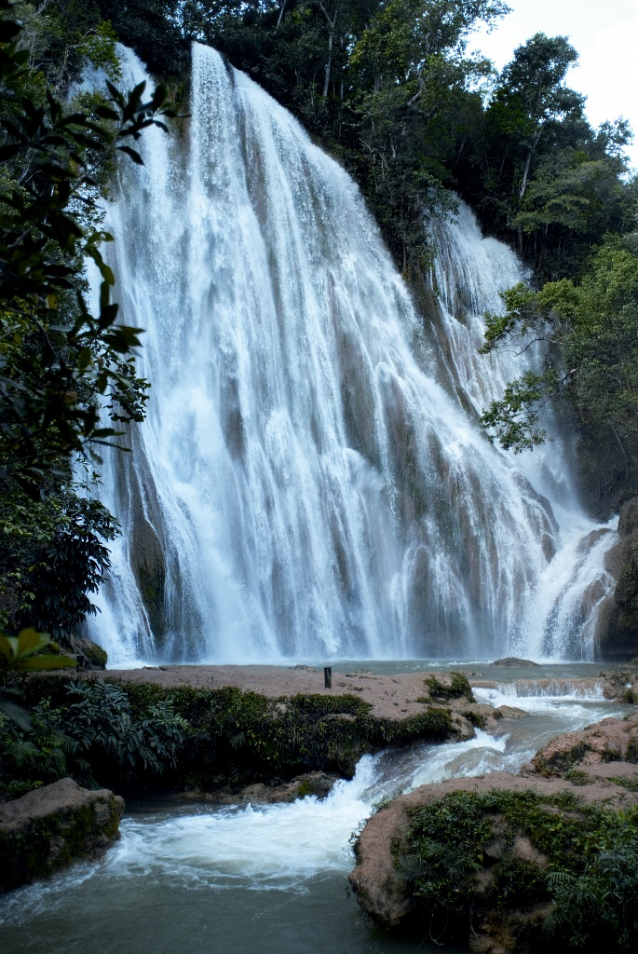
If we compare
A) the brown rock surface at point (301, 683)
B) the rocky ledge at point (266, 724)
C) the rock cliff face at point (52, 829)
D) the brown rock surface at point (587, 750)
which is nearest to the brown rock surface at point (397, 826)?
the brown rock surface at point (587, 750)

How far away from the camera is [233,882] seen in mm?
6398

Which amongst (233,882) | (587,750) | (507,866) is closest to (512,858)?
(507,866)

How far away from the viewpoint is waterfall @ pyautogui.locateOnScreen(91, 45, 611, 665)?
18.3 meters

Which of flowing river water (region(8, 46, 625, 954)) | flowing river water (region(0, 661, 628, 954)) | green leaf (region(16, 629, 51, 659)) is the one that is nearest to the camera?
green leaf (region(16, 629, 51, 659))

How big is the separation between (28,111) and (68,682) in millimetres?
7479

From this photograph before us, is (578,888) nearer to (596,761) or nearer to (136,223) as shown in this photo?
(596,761)

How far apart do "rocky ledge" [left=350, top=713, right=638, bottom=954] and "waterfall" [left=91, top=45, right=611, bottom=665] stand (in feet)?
35.6

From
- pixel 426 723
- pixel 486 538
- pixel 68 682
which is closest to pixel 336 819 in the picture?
pixel 426 723

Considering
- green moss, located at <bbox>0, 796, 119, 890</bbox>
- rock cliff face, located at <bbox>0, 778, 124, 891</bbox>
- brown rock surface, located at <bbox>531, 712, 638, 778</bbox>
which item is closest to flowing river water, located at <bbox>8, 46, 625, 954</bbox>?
brown rock surface, located at <bbox>531, 712, 638, 778</bbox>

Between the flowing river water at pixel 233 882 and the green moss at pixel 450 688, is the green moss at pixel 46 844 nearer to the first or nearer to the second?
the flowing river water at pixel 233 882

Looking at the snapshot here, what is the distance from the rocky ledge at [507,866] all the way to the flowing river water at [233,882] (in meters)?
0.30

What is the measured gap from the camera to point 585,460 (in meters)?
26.7

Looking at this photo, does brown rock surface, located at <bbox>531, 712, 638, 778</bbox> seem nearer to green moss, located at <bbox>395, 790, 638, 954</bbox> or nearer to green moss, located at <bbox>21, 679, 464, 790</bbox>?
green moss, located at <bbox>21, 679, 464, 790</bbox>

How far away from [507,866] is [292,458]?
16872 millimetres
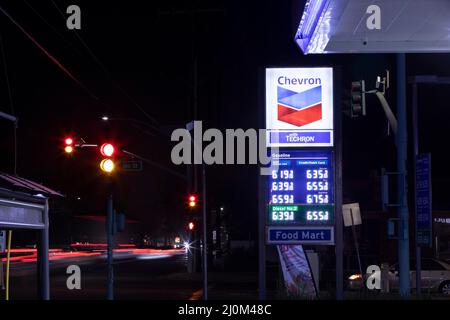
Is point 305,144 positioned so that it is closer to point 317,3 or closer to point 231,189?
point 317,3

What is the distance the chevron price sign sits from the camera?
43.2ft

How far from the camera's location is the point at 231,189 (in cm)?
5084

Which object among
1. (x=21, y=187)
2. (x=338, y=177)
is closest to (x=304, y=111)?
(x=338, y=177)

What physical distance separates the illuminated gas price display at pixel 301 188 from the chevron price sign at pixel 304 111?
307 millimetres

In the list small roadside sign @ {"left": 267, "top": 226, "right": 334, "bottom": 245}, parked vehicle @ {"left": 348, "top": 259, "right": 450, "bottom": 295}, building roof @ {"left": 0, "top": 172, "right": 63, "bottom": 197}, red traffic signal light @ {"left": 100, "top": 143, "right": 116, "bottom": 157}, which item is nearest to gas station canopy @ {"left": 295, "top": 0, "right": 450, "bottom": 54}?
small roadside sign @ {"left": 267, "top": 226, "right": 334, "bottom": 245}

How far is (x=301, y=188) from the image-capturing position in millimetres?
13109

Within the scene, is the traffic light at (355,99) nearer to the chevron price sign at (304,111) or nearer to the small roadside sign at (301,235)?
the chevron price sign at (304,111)

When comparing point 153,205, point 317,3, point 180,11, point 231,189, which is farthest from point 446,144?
point 317,3

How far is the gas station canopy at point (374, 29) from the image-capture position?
9.64 metres

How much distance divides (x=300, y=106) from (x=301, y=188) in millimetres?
1632

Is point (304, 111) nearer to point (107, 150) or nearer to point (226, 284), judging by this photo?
point (107, 150)

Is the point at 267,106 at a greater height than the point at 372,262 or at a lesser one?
greater
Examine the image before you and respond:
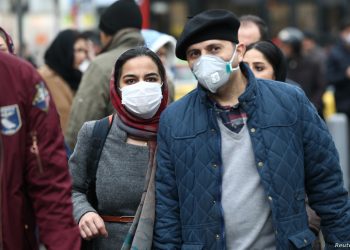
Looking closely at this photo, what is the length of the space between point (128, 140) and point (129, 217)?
0.38 metres

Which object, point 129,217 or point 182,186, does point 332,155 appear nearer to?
point 182,186

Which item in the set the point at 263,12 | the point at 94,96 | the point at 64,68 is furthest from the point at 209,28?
the point at 263,12

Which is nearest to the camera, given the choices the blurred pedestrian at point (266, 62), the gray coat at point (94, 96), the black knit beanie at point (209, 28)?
the black knit beanie at point (209, 28)

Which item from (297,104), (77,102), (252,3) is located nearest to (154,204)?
(297,104)

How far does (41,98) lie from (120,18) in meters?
3.22

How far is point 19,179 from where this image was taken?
3467 millimetres

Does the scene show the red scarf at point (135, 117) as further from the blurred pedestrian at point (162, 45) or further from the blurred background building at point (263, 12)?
the blurred background building at point (263, 12)

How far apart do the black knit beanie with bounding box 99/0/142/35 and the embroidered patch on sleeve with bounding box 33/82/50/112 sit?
3.15 meters

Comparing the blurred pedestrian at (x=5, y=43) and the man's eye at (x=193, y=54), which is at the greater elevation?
the man's eye at (x=193, y=54)

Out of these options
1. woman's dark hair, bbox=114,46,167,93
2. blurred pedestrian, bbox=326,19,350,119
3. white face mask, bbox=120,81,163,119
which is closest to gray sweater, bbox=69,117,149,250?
white face mask, bbox=120,81,163,119

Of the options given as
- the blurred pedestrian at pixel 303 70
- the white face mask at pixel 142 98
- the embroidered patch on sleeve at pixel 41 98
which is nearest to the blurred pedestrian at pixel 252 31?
the white face mask at pixel 142 98

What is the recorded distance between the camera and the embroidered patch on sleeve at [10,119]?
339cm

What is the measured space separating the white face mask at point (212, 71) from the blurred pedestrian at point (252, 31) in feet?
8.19

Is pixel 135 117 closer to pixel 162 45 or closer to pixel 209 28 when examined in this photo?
pixel 209 28
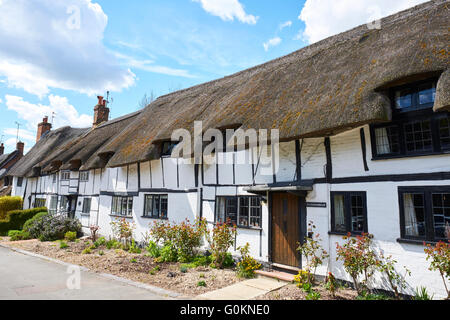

* _Objective_
Please rewrite the entries from the line containing "Does the scene" through the end of the entries, renaming "blurred pedestrian" to "blurred passerby" and leaving everything else unchanged. Omit the pictures from your answer.

* _Written reply_
Does the scene show the red scarf at point (135, 117) as further from the blurred passerby at point (162, 45) or further from the blurred background building at point (263, 12)?
the blurred background building at point (263, 12)

How far apart do the black knit beanie with bounding box 99/0/142/35 and the embroidered patch on sleeve with bounding box 33/82/50/112 sit?
3.15 meters

Comparing the blurred passerby at (x=5, y=43) and the man's eye at (x=193, y=54), which is at the greater elevation?
the man's eye at (x=193, y=54)

Out of these options
1. woman's dark hair, bbox=114,46,167,93
2. blurred passerby, bbox=326,19,350,119
3. white face mask, bbox=120,81,163,119
which is closest to gray sweater, bbox=69,117,149,250?
white face mask, bbox=120,81,163,119

Of the options given as
- the blurred passerby at pixel 303 70
- the white face mask at pixel 142 98
- the embroidered patch on sleeve at pixel 41 98
which is nearest to the blurred passerby at pixel 252 31?
the white face mask at pixel 142 98

What is the recorded distance between the camera and the embroidered patch on sleeve at [10,119]?
339cm

What is the measured space separating the white face mask at point (212, 71) from the blurred passerby at point (252, 31) in feet?
8.19

Is pixel 135 117 closer to pixel 162 45 or closer to pixel 209 28 when examined in this photo?
pixel 209 28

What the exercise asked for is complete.